Excerpt —
# First Time Plower



## New Guy (Feb 14, 2008)

Hey Hows it going. Names BOB. I am in the works of buying my Uncles truck that has a Plow on it. My Question to you is is there any site or info on driving with a plow and how to plow. I know its fairly easy so I have heard. Thanks for all the Help. BOB


----------



## KGRlandscapeing (May 2, 2007)

New Guy;516789 said:


> Hey Hows it going. Names BOB. I am in the works of buying my Uncles truck that has a Plow on it. My Question to you is is there any site or info on driving with a plow and how to plow. I know its fairly easy so I have heard. Thanks for all the Help. BOB


so you have heard wrong.


----------



## AndyTblc (Dec 16, 2006)

if you need tips, on the boss website at the top it will say plowing tips, but there is a lot of info on this site.


----------



## New Guy (Feb 14, 2008)

Ok Thanks for the advice. I will check the Boss site. Were on here might I find a Plowing 101. BOB


----------



## WingPlow (Jun 18, 2007)

KGRlandscapeing;516954 said:


> so you have heard wrong.


contary to popular belief, the art of pushing snow with a heavy peice of steel is not rocket sience

take your time the first few times and you'll have no problems


----------



## KGRlandscapeing (May 2, 2007)

Records of labeled boxes
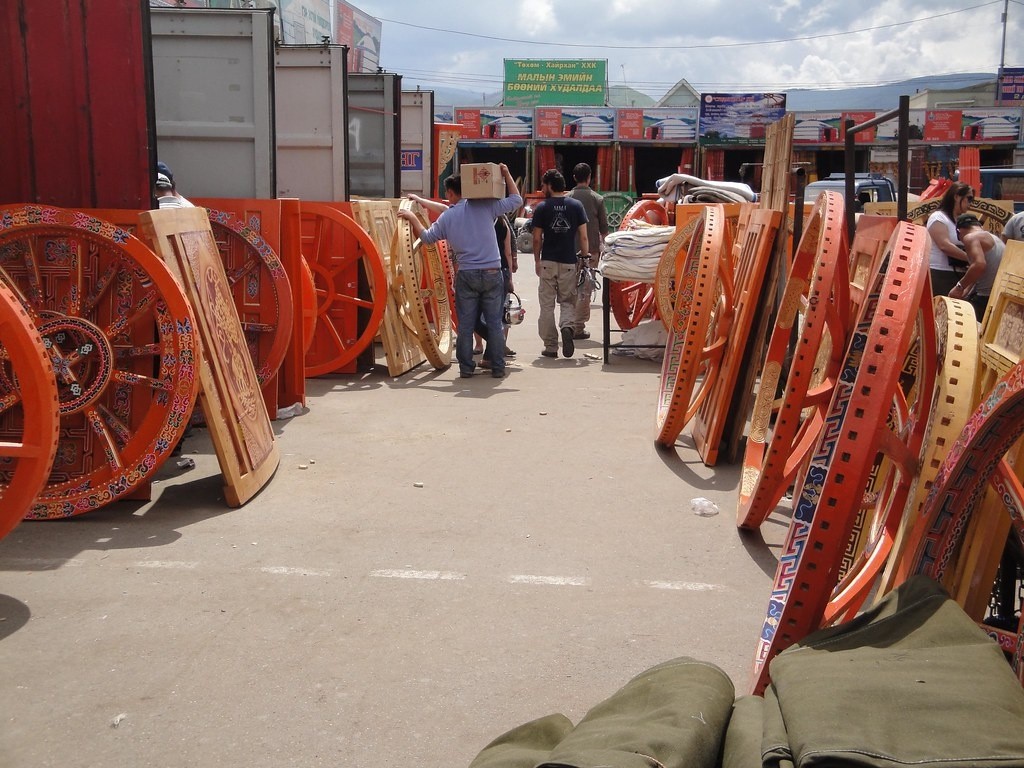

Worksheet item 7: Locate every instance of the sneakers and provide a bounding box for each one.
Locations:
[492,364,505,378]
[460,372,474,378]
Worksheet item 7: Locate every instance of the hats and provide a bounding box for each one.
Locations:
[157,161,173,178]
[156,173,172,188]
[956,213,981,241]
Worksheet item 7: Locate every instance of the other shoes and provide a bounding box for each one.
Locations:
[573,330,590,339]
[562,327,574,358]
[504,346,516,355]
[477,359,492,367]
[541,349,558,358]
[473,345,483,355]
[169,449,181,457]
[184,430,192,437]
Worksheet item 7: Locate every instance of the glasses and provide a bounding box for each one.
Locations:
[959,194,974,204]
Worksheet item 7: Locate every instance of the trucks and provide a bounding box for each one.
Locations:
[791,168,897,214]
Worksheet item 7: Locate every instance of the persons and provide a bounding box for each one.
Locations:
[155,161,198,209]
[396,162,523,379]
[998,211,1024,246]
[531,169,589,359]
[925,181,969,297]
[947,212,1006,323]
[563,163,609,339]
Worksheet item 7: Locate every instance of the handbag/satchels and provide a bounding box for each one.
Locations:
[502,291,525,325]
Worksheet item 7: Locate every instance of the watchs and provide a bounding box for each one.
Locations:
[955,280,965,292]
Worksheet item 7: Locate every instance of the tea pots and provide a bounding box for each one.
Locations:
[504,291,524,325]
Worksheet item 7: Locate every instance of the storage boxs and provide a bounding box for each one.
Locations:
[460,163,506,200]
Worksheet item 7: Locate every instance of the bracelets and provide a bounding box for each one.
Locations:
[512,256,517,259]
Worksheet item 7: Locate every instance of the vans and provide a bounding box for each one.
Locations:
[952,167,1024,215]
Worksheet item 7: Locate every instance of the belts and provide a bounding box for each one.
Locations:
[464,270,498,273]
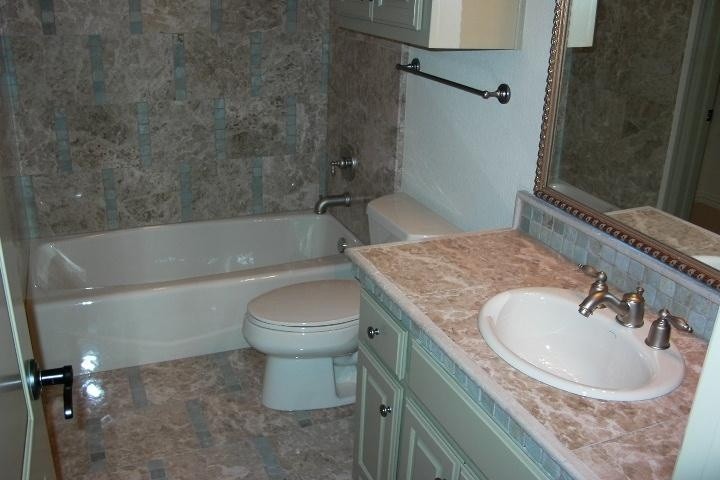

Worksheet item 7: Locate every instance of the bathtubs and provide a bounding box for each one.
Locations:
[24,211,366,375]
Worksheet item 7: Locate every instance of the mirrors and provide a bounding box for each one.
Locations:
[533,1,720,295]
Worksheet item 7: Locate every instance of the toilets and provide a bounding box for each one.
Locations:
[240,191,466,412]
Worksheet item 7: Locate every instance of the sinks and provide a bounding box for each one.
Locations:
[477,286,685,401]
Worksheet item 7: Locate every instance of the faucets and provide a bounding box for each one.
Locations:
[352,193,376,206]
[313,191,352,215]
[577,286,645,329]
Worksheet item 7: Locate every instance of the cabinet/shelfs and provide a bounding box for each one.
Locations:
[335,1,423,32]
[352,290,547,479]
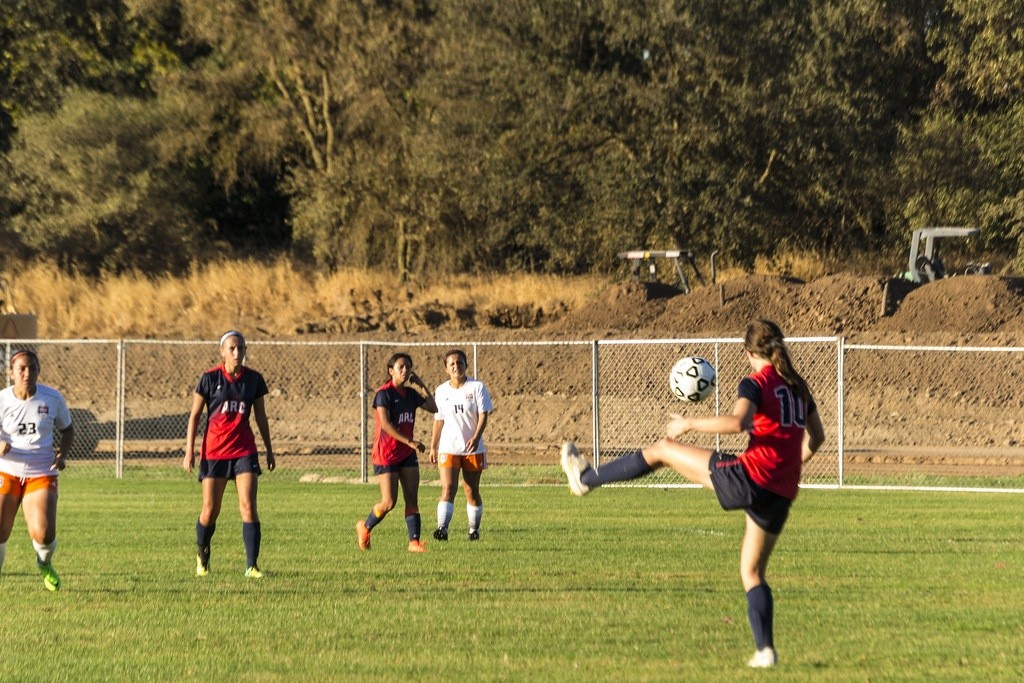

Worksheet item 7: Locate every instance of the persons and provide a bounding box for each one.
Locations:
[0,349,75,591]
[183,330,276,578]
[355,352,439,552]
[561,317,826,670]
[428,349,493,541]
* * *
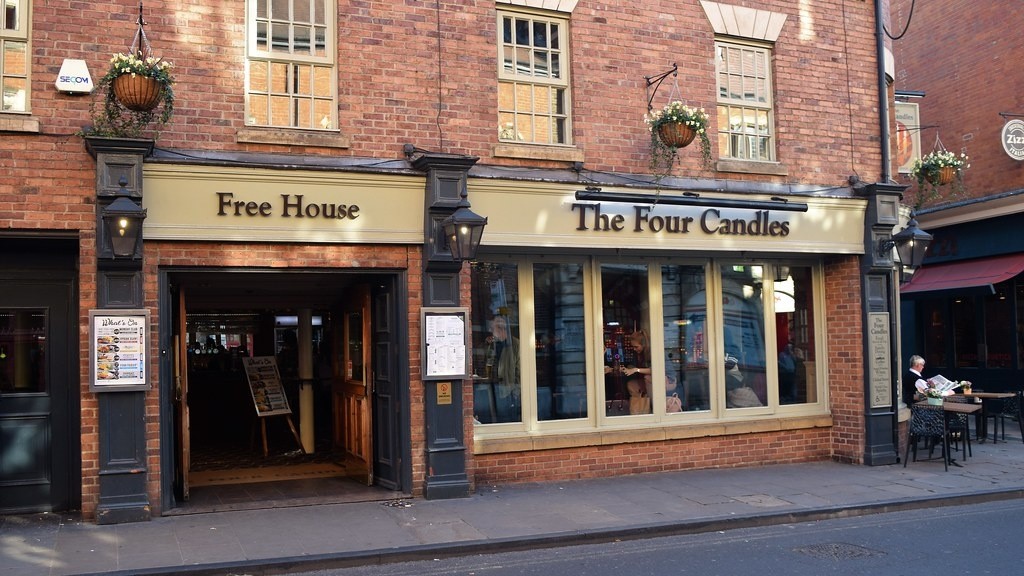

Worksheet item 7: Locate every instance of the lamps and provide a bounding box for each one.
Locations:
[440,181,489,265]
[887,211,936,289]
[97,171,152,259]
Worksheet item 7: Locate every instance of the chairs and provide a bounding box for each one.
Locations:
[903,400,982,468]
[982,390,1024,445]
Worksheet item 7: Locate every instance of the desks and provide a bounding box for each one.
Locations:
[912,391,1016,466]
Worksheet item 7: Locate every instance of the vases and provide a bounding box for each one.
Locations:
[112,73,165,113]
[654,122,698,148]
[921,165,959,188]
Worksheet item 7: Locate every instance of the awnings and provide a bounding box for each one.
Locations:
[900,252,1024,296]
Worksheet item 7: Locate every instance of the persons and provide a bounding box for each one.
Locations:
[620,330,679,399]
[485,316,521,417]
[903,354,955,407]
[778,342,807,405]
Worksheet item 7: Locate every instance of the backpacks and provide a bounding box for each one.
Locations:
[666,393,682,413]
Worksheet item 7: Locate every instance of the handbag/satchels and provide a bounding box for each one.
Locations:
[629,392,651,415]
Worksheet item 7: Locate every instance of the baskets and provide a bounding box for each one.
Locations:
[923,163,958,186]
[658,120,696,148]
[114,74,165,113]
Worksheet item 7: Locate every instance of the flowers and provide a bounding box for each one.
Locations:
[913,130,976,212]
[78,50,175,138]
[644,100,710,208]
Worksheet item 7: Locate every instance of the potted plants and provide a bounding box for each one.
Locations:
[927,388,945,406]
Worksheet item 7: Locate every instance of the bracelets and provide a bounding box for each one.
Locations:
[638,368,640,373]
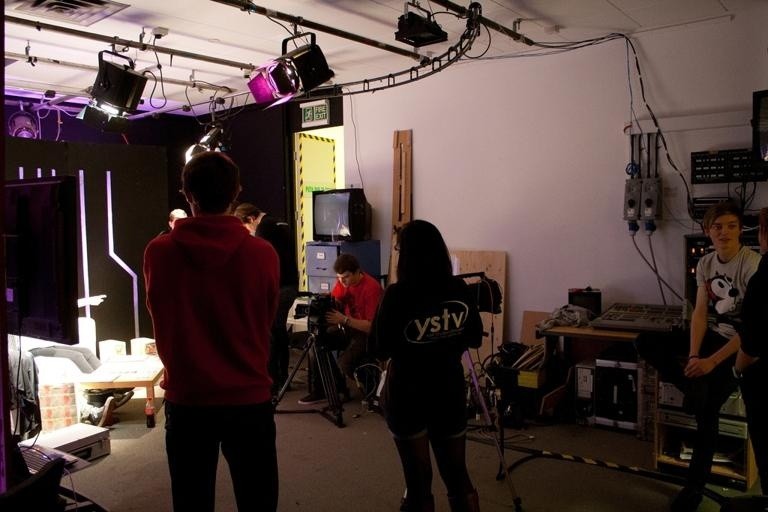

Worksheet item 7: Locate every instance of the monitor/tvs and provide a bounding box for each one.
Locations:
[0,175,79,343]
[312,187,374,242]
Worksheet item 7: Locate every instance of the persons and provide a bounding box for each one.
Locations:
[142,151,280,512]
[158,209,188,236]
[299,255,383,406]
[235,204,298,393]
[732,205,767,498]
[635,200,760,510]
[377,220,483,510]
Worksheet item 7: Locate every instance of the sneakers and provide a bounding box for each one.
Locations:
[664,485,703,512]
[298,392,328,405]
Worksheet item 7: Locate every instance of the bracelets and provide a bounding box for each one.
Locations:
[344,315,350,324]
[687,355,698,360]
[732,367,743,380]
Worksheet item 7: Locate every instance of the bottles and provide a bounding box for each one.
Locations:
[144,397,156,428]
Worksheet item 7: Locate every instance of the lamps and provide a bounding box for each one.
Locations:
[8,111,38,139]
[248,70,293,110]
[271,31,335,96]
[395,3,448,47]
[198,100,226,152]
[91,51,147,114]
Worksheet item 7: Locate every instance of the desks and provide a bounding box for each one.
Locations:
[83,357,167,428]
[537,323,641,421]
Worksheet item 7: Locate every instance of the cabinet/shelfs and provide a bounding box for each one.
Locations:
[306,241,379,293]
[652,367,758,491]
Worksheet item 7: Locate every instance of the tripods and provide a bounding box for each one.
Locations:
--
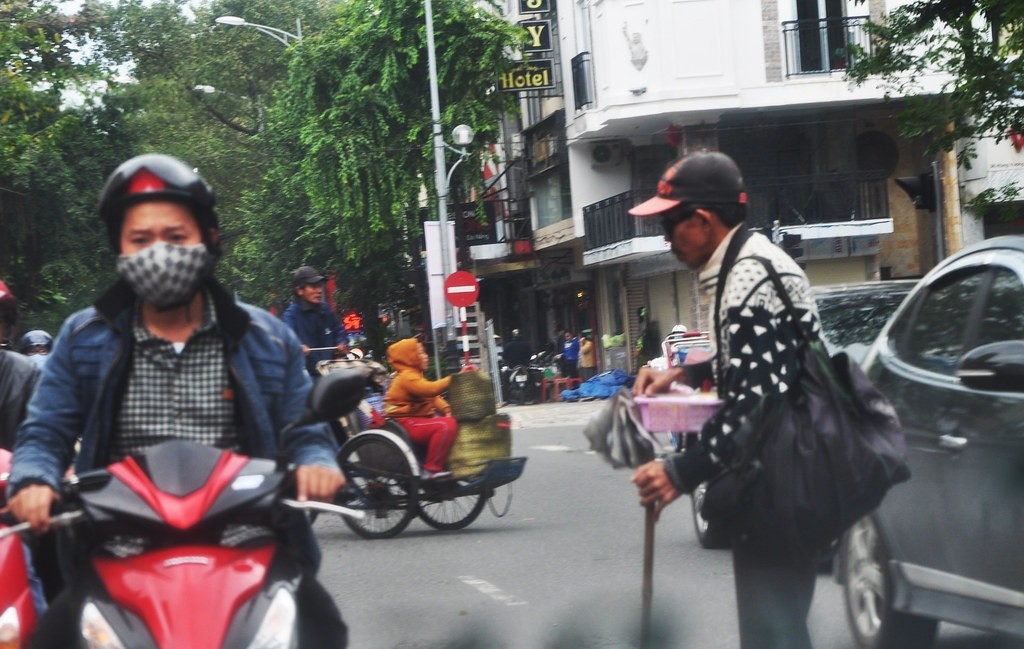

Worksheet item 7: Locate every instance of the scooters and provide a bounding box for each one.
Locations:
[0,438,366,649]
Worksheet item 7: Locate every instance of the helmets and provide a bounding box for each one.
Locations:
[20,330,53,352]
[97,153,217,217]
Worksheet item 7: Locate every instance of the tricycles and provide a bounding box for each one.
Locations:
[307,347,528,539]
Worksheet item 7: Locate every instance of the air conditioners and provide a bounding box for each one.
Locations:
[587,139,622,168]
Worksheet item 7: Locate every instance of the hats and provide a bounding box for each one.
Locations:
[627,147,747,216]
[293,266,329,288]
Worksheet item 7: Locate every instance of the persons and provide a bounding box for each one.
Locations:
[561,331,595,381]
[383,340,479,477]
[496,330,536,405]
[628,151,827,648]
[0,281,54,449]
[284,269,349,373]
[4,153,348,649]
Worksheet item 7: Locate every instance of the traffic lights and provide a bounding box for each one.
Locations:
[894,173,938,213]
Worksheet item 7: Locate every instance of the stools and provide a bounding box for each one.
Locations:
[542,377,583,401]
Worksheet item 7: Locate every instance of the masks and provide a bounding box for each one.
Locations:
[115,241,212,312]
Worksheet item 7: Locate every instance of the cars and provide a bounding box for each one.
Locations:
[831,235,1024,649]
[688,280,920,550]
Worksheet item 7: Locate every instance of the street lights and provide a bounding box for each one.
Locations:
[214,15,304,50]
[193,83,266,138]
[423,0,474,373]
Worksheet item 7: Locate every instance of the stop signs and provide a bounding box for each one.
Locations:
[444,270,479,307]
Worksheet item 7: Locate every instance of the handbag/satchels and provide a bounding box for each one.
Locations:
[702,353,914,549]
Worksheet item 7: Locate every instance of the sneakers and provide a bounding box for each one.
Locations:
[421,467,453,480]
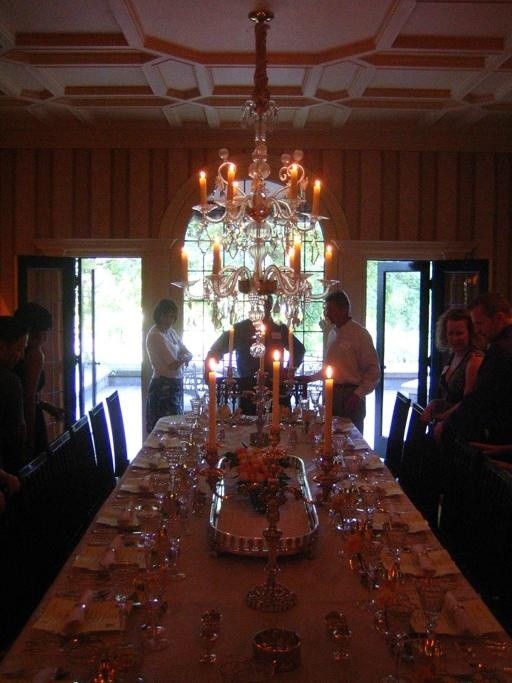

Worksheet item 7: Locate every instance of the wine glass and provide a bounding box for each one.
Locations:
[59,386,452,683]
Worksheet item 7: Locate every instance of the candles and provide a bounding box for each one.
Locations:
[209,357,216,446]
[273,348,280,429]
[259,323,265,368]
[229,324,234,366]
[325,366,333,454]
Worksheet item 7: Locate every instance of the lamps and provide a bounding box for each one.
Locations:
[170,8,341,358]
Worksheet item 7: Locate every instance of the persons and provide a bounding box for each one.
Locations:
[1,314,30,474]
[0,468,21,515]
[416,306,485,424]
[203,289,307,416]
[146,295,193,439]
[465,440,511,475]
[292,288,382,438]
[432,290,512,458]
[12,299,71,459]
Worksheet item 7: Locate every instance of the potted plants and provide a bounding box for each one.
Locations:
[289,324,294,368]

Aim of the task —
Which distinct usernames appear as post headers in the first-time plowing thread above, listing each name once?

Finished answer —
New Guy, KGRlandscapeing, AndyTblc, WingPlow